86% of Phishing Campaigns Now AI-Enabled, With Attackers Weaponizing Large Language Models
Key Takeaways
- ▸86% of phishing campaigns now leverage AI, up from 80% in 2024, indicating rapid and systemic adoption by threat actors across the threat landscape
- ▸Large language models enable attackers to automate both message personalization and target reconnaissance at unprecedented scale and speed
- ▸Multi-vector phishing campaigns have become the standard attack pattern, with AI-crafted emails followed by coordinated calendar and Teams-based lures impersonating IT staff
Summary
A new KnowBe4 report finds that 86% of phishing campaigns tracked in the past six months used artificial intelligence, continuing a sharp upward trend from 80% in 2024 and 84% in 2025. Threat actors are increasingly weaponizing large language models and other AI tools to craft highly personalized, grammatically sophisticated phishing lures while automating reconnaissance and target identification. The shift has dramatically increased phishing effectiveness—Microsoft reports AI-generated messages are 4.5 times more likely to succeed than human-written ones. Beyond email, attackers have coordinated AI-powered campaigns across multiple vectors, with initial lures followed by impersonated Teams messages or calendar invites from fake IT support staff. The trend has fueled measurable surges in alternative attack vectors: calendar-based phishing attacks increased 49%, while Teams-based attacks surged 41%, often targeting stolen credentials and remote access. The broader impact is reflected in FBI data showing U.S. cybercrime losses reached $20.87 billion in 2025, with phishing as the most common complaint and AI-related fraud accounting for approximately $893 million.

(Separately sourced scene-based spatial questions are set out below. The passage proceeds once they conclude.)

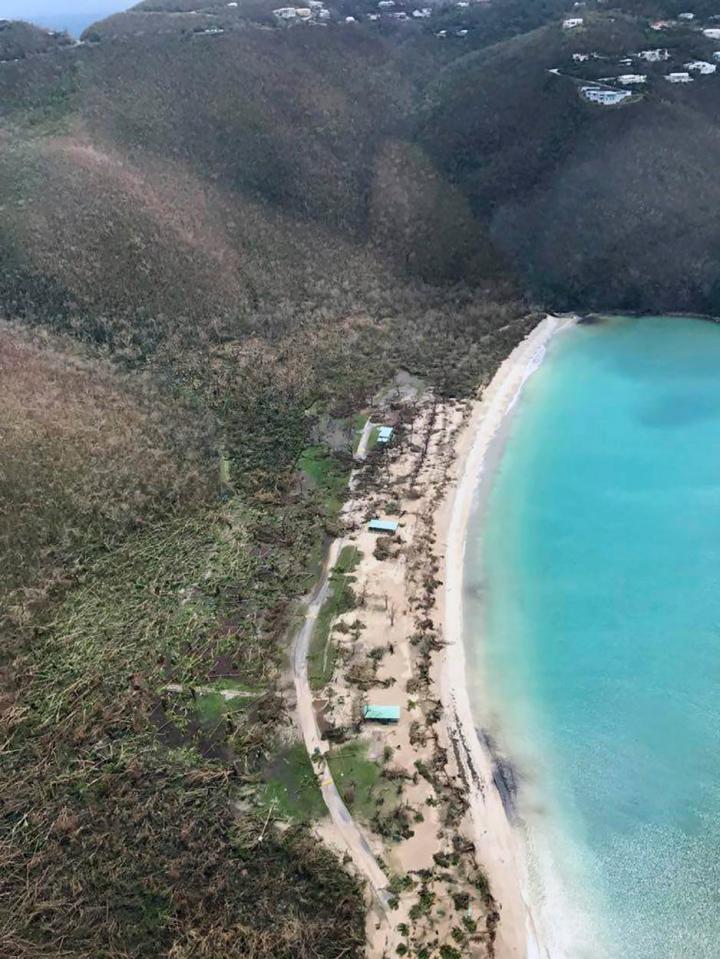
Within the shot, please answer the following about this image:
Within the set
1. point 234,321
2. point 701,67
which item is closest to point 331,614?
point 234,321

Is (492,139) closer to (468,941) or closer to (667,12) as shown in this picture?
(667,12)

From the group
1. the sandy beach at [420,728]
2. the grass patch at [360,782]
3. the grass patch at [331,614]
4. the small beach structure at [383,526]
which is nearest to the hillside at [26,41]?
the sandy beach at [420,728]

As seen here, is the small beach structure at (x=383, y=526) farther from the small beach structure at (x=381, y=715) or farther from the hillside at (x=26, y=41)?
the hillside at (x=26, y=41)

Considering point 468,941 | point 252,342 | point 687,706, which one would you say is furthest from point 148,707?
point 252,342

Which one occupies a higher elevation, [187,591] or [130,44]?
[130,44]

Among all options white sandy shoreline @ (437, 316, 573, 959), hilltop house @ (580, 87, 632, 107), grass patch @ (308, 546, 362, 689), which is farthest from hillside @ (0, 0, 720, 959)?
grass patch @ (308, 546, 362, 689)
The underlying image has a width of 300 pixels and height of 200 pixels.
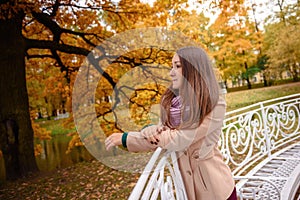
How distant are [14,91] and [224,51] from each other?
127 inches

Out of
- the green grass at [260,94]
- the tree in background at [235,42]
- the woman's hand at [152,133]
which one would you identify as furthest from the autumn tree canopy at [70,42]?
the woman's hand at [152,133]

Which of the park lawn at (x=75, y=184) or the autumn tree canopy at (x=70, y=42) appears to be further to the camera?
the autumn tree canopy at (x=70, y=42)

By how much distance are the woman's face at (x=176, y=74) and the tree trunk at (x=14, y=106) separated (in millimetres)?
3074

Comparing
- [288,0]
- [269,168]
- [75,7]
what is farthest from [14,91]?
[288,0]

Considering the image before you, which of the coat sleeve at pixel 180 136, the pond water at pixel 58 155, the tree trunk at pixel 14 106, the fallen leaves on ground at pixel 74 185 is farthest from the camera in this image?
the pond water at pixel 58 155

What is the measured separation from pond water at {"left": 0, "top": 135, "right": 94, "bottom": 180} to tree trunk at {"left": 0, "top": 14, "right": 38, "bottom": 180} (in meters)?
0.25

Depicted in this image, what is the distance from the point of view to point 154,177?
67 cm

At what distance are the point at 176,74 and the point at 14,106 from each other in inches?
122

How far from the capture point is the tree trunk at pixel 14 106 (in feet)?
10.3

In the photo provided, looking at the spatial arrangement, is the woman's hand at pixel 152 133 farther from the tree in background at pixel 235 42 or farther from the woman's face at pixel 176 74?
the tree in background at pixel 235 42

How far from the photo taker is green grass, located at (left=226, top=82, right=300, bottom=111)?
448 centimetres

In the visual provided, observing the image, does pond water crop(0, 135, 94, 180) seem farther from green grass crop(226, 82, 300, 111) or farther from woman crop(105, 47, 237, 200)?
woman crop(105, 47, 237, 200)

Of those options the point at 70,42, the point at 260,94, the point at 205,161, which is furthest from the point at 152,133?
the point at 260,94

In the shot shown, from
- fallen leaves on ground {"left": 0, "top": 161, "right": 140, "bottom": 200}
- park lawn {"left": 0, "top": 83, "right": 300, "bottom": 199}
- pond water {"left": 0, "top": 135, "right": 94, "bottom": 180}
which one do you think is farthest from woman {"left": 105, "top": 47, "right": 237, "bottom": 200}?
pond water {"left": 0, "top": 135, "right": 94, "bottom": 180}
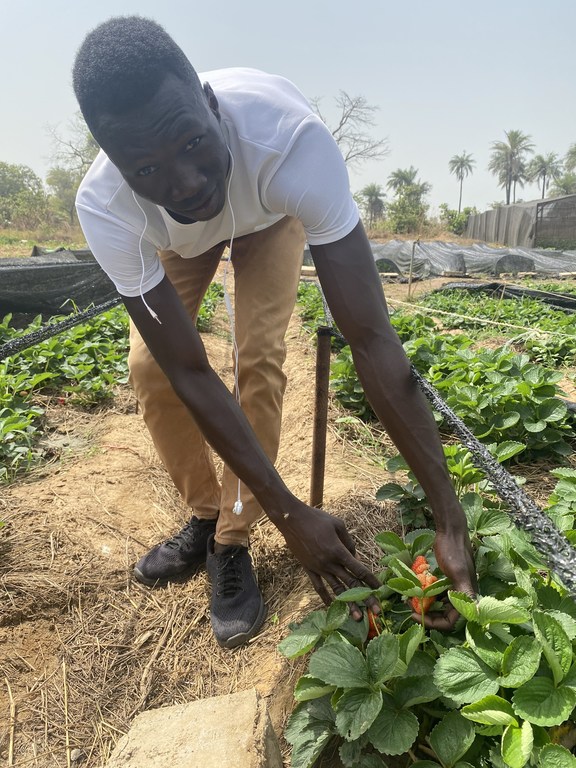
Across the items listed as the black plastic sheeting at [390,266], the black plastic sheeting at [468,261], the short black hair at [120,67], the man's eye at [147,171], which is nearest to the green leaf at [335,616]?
the man's eye at [147,171]

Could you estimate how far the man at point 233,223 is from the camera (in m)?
1.18

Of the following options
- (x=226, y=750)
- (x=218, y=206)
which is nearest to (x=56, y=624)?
(x=226, y=750)

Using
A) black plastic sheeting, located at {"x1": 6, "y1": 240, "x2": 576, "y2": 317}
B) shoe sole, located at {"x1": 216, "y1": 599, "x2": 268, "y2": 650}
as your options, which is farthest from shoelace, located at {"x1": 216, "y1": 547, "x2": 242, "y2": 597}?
black plastic sheeting, located at {"x1": 6, "y1": 240, "x2": 576, "y2": 317}

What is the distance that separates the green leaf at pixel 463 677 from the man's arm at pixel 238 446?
28 cm

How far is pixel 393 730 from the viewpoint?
1.08 meters

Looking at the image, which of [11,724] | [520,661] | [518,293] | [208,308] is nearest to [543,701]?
[520,661]

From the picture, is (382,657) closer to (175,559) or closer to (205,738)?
(205,738)

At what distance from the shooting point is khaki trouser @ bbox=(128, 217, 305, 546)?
1.80 m

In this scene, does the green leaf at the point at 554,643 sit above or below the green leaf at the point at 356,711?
above

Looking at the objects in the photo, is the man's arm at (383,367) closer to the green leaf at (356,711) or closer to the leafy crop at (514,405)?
the green leaf at (356,711)

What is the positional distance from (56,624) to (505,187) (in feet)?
221

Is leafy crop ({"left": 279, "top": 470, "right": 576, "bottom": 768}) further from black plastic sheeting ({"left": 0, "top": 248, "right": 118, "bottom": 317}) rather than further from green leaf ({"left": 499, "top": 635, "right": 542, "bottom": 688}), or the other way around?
black plastic sheeting ({"left": 0, "top": 248, "right": 118, "bottom": 317})

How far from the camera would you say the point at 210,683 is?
1.63m

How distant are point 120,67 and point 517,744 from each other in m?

- AI-generated phishing messages are 4.5 times more effective than human-crafted versions, rendering traditional email defenses based on language analysis obsolete
Editorial Opinion
The weaponization of large language models in phishing campaigns represents a fundamental inflection point in email security threats. While Anthropic and other AI labs have implemented safety measures to prevent misuse, models like Claude are now commoditized tools accessible to threat actors, enabling mass-scale personalization that was previously impossible. The cybersecurity industry must rapidly evolve beyond legacy defenses built around detecting grammatical errors and suspicious language patterns. Real protection now demands behavioral analysis, multifactor authentication, and message provenance verification.